Nuisances nocturnes : une fatalité ? - Le compte-rendu

Les nuisances nocturnes : une fatalité ?Un public fourni : plus de 300 personnes ont assisté à notre réunion « Nuisances sonores : une fatalité? ». France3 a fait un reportage en direct de notre réunion. Un beau succès.
Se sont succédé sur la scène :
- des associations parisiennes (Accomplir, Vivre le Marais !, l'Association des Riverains du Canal Saint-Martin, le Collectif des Riverains Jean-Pierre Timbaud, Les Riverains de la Butte aux Cailles)
- des associations de Lyon (Vivre au Vieux Lyon), Strasbourg (Calme Gutenberg), Nantes (Les rues de Graslin) et Montpellier (Droit au Sommeil à Montpellier)
- des associations de Barcelone et de Lisbonne + des contributions de Londres et Genève ont été présentées
- deux élus parisiens : Yves Contassot, Conseiller de Paris EELV, élu du 13ème arrondissement et Stéphane Martinet, Adjoint au Maire du 11ème chargé de la prévention et de la sécurité.
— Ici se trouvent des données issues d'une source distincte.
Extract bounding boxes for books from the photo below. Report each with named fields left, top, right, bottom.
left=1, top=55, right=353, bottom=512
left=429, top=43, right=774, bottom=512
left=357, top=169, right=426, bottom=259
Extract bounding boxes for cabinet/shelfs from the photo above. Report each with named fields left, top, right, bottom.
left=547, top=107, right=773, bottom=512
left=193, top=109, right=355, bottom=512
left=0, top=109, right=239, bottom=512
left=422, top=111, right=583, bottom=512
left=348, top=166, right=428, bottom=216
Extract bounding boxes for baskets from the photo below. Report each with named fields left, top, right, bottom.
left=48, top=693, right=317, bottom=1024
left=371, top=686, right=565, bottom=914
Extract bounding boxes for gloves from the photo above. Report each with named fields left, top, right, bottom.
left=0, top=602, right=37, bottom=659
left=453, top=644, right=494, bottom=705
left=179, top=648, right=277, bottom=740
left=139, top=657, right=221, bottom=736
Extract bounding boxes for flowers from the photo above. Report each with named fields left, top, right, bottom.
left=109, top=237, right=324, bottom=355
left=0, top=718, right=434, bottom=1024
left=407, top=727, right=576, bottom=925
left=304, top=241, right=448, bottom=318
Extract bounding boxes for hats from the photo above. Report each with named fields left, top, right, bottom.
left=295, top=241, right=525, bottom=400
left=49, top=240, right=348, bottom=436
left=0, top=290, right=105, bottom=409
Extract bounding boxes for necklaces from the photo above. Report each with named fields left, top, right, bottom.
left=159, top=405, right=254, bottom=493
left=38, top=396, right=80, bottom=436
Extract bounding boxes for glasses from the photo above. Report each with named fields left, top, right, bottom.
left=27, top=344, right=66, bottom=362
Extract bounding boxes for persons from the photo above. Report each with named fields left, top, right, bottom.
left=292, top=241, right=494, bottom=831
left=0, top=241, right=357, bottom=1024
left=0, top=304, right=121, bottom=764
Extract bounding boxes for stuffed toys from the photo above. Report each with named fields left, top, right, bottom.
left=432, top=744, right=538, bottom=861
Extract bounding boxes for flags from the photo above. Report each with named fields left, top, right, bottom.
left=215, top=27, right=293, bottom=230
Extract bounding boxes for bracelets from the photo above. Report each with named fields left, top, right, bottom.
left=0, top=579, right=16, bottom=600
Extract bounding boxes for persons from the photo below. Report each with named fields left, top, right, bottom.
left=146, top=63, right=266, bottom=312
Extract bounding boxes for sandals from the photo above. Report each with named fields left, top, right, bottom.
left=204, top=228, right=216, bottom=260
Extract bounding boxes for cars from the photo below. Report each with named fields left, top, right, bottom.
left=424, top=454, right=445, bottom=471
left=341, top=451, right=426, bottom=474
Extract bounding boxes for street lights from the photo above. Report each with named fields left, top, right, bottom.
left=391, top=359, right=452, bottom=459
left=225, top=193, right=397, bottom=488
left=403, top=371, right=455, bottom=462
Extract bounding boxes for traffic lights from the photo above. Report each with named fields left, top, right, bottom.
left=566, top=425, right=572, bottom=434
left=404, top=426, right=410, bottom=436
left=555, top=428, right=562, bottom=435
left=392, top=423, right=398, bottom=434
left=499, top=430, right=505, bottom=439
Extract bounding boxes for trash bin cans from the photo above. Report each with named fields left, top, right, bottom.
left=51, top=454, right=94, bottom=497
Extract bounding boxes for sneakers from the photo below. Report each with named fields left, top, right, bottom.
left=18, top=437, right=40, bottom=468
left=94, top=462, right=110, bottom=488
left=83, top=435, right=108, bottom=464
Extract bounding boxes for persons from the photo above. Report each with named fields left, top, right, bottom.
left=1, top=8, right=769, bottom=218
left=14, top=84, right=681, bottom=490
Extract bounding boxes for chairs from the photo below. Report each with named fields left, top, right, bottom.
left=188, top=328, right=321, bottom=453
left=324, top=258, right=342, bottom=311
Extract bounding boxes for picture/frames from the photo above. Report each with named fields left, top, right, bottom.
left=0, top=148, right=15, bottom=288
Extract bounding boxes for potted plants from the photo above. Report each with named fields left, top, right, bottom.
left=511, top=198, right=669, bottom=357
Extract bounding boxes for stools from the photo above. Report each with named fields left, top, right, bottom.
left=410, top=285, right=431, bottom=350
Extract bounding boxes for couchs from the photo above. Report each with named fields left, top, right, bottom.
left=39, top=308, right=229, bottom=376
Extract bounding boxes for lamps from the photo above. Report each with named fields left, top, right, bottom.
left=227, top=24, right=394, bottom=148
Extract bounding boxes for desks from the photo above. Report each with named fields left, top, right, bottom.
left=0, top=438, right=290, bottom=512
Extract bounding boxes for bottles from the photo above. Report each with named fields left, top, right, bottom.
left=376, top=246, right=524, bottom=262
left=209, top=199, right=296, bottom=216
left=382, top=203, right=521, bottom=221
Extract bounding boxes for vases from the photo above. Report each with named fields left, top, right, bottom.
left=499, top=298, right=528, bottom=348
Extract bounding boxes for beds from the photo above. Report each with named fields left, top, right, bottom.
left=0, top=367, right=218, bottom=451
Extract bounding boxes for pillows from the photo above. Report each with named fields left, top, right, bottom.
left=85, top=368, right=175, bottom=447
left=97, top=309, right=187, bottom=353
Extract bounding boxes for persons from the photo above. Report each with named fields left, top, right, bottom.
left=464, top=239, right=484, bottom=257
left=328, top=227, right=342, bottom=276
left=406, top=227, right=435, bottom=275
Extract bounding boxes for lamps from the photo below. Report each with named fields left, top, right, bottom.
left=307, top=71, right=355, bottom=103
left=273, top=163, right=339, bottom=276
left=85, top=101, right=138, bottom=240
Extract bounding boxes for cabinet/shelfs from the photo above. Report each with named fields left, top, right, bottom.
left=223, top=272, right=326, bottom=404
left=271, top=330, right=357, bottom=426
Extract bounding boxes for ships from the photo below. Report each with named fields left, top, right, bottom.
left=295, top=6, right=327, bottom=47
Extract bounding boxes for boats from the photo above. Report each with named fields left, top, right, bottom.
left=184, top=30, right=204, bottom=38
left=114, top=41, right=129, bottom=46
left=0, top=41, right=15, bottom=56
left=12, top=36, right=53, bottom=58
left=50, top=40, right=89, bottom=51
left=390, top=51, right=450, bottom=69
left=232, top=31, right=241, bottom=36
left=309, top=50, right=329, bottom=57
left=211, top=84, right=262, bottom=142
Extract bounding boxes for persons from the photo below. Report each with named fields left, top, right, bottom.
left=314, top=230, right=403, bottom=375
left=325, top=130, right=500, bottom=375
Ce dernier a donné sa vision du sujet et les mesures qui vont être expérimentées dans son arrondissement.
Par manque de temps Bruitparif n’a pas eu le temps de s’exprimer et nous n’avons pu offrir à la salle la possibilité de s’exprimer tant les interventions étaient denses.

Les sujets exposés ont été nombreux montrant les ambiguïtés et les affirmations réductrices sur ce qui est souvent appelé à tort l'économie de la nuit qui ne résume pas heureusement uniquement aux activités liées aux bars et boîtes de nuit. Un médecin a décrit tous les effets néfastes sur la santé du manque de sommeil dû au bruit la nuit et les ravages de l'alcoolisation massive (40 000 morts par an en France) notamment sur les jeunes.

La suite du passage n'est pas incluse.